Aug 17 20:16:38 myserver.com alertmanager[13966]: time="2017-08-17T20:16:38Z" level=debug msg="Received alert" alert=HTTPProblemOnUI[4f4a71c][active] component=dispatcher source="dispatch.go:184"

Here it went into state "resolved" (but the query returns that the check at this point returns probe_success 0, i'll show it below)

...
Aug 17 20:33:41 myserver.com alertmanager[13966]: time="2017-08-17T20:33:41Z" level=debug msg="Received alert" alert=HTTPProblemOnUI[4f4a71c][active] component=dispatcher source="dispatch.go:184"
Aug 17 20:34:38 myserver.com alertmanager[13966]: time="2017-08-17T20:34:38Z" level=debug msg="Received alert" alert=HTTPProblemOnUI[4f4a71c][resolved] component=dispatcher source="dispatch.go:184"
...

Then again "active":

Aug 17 20:48:38 myserver.com alertmanager[13966]: time="2017-08-17T20:48:38Z" level=debug msg="Received alert" alert=HTTPProblemOnUI[4f4a71c][active] component=dispatcher source="dispatch.go:184"

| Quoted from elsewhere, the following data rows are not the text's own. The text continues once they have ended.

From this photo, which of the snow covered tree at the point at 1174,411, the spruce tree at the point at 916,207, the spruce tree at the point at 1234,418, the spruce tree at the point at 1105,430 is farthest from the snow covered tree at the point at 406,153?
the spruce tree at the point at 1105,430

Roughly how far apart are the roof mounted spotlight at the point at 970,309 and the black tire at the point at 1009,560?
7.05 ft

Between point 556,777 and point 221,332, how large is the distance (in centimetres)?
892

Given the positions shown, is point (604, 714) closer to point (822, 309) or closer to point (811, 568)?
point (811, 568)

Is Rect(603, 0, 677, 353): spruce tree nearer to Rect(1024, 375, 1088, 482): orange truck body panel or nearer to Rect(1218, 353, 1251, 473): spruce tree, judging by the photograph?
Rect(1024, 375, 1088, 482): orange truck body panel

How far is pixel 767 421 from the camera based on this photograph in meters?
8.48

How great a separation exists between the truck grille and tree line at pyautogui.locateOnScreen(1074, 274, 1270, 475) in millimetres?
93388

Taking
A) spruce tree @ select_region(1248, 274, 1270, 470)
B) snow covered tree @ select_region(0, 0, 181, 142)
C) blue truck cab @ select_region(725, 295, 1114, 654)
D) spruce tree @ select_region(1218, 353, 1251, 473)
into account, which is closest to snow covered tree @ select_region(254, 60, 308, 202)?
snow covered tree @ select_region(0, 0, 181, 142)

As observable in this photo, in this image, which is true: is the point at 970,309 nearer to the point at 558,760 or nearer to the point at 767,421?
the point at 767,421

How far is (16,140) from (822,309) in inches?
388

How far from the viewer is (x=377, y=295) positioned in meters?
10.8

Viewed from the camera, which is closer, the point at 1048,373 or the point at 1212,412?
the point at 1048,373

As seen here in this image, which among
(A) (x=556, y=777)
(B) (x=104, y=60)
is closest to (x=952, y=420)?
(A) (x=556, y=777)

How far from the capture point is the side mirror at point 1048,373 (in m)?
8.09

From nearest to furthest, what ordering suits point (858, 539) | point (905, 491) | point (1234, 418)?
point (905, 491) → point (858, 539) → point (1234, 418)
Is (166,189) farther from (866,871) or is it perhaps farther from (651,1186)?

Here data from a prometheus: http://joxi.net/Dr81e9eikPQDLm http://joxi.net/1A51eJeiK1g1GA

Everything began in:

~]# date -d @1503000569.746
Thu Aug 17 20:09:29 UTC 2017

AND ended in:

~]# date -d @1503002909.746
Thu Aug 17 20:48:29 UTC 2017

There are data which to this interval were sent by prometheus to alertmanager:

[{"labels":{"alertname":"HTTPProblemOnUI","domain":"n10.myserver.com","instance":"http://myserver.com/login","job":"myserver.com_n10.myserver.com_ui","network":"n10.myserver.com","server":"myserver.com","severity":"critical","type":"http_ui"},"annotations":{"description":"HTTP check of myserver.com on server myserver.com","summary":"HTTP check of myserver.com (UI domain on myserver.com) on server s43.myserver.com"},"startsAt":"2017-08-17T20:14:38.52Z","endsAt":"0001-01-01T00:00:00Z","generatorURL":"http://myserver.com:9090/graph"}]

Then for some reason came alert with "endsAt" and respectively the notification message "resolved" came:

[{"labels":{"alertname":"HTTPProblemOnUI","domain":"n10.myserver.com","instance":"http://myserver.com/login","job":"myserver.com_n10.myserver.com_ui","network":"n10.myserver.com","server":"myserver.com","severity":"critical","type":"http_ui"},"annotations":{"description":"HTTP check of myserver.com on server myserver.com","summary":"HTTP check of myserver.com (UI domain on myserver.com) on server s43.myserver.com"},"startsAt":"2017-08-17T20:14:38.52Z","endsAt":"2017-08-17T20:34:38.52Z","generatorURL":"http://myserver.com:9090/graph"}]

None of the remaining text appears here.